It's a USB floppy controller which allows you to image the raw magnetic state
of the disk (subject to head step and width). It allows you to record the disk
and _then_ try to figure out what the format is. It's good enough to allow you
to read CLV disks, such as Mac floppies, from an image taken from a CAV drive,
such as a PC one. I don't know whether it supports half tracks --- probably
--- but it will certainly support all the weird timing error tricks.

It's not what I would call user friendly but once you've figured it out the
results are magical. I was able to image an ancient BBC Micro floppy disk once
and then spend ages figuring out how to parse the sector layout and encoding
density working with just the image. Not only does this avoid having to keep
working with the fragile disk, but it's way faster!

------
kabdib
I wrote some 6502 protection code for Atari game cartridges. The problem was
that a cartridge could be copied (trivially), then loaded into RAM at the same
address, then run. There were many disks running around with cracks of
cartridges that you could just load and run. The goal of the protection code
was to detect whether the code was running in RAM or ROM, usually by hiding
writes that would cause crashes or be detected by the game logic.

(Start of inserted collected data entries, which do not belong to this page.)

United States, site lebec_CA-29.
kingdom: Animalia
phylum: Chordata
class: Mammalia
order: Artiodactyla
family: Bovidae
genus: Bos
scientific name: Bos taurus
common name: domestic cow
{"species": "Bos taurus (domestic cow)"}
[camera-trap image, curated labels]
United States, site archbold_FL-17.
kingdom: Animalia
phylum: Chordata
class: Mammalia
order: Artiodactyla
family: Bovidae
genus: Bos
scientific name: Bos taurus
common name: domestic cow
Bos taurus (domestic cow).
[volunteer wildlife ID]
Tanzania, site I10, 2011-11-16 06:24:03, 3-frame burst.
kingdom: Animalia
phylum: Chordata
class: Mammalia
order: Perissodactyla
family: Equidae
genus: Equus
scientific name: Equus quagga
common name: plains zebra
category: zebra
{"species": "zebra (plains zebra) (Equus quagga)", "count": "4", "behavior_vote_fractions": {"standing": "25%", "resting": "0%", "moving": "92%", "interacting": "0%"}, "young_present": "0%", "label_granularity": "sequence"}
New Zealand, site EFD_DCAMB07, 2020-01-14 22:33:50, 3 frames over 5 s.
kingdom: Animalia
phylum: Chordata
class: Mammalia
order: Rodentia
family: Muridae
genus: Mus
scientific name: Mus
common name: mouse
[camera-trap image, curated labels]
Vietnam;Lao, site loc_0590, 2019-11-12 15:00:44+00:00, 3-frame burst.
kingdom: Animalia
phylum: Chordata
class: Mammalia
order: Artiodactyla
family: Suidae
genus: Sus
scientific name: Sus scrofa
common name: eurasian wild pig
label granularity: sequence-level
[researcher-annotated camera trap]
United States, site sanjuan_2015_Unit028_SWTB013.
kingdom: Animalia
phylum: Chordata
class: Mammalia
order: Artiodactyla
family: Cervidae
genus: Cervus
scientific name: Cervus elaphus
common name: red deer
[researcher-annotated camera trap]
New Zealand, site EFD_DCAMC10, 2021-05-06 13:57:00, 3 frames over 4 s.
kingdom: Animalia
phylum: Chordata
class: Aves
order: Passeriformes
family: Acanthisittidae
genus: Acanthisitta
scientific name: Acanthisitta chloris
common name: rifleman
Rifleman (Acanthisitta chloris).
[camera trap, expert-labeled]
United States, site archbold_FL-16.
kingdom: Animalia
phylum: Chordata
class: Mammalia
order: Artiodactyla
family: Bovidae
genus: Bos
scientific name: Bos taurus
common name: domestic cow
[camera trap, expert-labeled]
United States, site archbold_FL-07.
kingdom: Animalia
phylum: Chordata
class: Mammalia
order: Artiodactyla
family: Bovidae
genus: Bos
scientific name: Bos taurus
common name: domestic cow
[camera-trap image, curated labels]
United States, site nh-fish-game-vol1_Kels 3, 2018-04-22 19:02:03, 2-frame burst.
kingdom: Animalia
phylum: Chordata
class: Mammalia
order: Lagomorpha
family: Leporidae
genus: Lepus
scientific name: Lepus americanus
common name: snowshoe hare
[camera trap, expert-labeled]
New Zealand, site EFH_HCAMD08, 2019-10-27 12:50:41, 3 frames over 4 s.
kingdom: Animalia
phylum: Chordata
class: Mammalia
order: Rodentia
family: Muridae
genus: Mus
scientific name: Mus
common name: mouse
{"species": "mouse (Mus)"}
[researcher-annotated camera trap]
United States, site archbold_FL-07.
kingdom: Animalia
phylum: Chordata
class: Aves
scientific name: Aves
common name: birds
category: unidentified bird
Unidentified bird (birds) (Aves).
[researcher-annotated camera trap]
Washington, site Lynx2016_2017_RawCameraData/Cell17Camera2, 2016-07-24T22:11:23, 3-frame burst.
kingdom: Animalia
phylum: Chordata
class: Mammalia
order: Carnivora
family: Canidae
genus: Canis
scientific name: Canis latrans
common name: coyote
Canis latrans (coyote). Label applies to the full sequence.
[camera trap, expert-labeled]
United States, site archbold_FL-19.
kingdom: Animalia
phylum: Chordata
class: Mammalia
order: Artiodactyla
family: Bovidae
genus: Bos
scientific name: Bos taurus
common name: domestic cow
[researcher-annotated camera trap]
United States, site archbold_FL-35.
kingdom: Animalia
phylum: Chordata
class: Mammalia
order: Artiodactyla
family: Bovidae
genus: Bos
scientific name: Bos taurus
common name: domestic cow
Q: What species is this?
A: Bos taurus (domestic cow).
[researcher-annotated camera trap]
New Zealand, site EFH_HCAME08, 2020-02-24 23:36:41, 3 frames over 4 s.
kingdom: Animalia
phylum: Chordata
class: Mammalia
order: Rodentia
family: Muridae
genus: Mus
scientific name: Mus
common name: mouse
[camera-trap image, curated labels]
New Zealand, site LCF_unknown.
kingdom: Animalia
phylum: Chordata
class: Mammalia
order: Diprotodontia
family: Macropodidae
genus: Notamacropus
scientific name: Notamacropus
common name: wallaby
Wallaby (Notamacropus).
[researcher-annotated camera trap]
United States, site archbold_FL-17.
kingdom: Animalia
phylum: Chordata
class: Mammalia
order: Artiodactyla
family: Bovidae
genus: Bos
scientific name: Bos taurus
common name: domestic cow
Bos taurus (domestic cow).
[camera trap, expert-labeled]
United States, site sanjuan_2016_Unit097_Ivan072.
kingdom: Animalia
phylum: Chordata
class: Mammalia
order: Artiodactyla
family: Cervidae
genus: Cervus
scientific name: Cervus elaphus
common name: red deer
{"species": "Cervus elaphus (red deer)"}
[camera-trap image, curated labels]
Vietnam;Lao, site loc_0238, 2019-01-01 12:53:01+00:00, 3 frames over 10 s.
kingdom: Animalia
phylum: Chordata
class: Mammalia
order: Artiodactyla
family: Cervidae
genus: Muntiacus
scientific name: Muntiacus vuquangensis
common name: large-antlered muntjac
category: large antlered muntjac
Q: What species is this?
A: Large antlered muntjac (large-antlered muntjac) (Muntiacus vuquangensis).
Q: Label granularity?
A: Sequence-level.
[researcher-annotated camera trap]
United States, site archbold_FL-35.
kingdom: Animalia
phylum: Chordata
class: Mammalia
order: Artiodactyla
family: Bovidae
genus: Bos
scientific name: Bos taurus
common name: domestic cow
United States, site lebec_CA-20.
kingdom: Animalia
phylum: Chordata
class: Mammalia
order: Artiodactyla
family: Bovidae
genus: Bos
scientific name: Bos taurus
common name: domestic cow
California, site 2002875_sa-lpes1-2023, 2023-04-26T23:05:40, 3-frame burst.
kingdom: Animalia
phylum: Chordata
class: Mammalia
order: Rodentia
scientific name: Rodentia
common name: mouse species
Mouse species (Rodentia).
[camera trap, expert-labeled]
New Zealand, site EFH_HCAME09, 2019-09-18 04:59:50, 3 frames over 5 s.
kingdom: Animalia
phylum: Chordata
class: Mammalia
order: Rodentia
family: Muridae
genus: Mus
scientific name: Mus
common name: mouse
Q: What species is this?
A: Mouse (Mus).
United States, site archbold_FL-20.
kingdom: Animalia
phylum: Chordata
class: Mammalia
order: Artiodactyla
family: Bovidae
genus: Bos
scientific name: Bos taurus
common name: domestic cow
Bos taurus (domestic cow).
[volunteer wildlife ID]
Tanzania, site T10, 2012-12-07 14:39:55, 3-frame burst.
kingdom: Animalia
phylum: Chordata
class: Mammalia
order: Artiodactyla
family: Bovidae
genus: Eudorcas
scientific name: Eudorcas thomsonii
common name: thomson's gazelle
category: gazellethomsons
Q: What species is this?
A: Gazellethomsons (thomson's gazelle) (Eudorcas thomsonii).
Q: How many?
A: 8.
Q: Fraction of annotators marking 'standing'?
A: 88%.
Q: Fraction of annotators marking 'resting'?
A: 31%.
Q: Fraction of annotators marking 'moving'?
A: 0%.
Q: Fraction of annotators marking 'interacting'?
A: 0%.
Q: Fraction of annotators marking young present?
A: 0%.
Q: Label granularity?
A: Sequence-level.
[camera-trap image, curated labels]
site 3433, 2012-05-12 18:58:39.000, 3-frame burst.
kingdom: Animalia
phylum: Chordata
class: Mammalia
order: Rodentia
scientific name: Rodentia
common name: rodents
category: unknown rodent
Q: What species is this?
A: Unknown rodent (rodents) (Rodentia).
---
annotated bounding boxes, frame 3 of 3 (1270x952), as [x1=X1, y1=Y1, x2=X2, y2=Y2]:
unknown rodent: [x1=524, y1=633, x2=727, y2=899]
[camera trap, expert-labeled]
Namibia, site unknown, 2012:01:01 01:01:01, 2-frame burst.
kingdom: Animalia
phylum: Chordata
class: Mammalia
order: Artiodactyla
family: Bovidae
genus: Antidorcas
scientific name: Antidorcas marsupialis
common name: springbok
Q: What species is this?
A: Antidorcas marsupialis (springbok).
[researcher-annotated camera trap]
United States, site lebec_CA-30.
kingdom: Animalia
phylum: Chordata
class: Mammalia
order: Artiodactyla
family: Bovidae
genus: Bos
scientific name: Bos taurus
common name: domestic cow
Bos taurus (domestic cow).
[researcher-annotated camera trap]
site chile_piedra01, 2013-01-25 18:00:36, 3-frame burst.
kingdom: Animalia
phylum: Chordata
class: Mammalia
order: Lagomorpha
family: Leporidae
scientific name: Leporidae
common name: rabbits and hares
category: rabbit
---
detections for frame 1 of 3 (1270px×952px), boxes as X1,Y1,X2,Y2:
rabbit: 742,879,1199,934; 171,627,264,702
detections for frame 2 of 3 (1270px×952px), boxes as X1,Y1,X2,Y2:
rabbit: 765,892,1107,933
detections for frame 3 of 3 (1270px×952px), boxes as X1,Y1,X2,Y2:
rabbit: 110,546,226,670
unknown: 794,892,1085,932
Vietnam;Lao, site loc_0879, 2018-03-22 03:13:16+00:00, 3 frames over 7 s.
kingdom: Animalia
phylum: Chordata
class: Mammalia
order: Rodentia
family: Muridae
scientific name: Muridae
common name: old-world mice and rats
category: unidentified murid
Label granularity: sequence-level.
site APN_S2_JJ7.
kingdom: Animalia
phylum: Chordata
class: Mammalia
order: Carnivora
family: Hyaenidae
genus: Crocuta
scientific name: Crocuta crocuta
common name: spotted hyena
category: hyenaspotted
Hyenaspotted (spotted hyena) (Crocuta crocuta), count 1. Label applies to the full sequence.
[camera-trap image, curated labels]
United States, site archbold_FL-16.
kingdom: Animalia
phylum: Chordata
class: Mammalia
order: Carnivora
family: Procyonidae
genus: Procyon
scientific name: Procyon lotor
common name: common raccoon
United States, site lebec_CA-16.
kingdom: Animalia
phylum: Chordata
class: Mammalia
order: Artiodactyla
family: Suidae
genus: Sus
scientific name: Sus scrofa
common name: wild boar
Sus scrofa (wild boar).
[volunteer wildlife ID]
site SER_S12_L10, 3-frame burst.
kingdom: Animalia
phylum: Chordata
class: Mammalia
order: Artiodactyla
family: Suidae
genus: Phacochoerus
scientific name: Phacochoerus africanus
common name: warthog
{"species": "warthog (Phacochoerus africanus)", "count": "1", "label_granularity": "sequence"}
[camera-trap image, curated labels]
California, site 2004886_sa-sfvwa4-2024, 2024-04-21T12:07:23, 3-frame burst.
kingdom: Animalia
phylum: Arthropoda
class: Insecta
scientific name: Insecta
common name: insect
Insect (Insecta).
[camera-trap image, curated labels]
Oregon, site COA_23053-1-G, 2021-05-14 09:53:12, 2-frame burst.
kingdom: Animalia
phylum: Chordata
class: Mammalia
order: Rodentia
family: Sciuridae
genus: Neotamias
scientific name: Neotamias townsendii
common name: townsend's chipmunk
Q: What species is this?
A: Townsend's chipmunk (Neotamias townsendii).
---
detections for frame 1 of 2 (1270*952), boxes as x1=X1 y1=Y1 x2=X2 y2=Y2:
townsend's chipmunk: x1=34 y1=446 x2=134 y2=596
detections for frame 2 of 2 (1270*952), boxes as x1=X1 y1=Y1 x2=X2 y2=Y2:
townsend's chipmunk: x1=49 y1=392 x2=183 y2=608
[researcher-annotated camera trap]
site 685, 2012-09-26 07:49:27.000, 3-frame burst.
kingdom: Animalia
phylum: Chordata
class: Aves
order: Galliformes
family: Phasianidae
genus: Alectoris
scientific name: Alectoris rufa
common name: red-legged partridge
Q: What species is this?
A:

Once I had about two weeks to spare on a protection system; it used a couple
levels of decryption and some delaying tactics so that the title would crash
minutes after starting.

A prolific Atari pirate lived in my apartment complex. After the cartridge
shipped, I asked him about it. "Oh, that was a hard one. It took me and my
friends three days to crack."

Time and numbers are not on the side of DRM. (I'm also unconvinced that Atari
lost much money to copying).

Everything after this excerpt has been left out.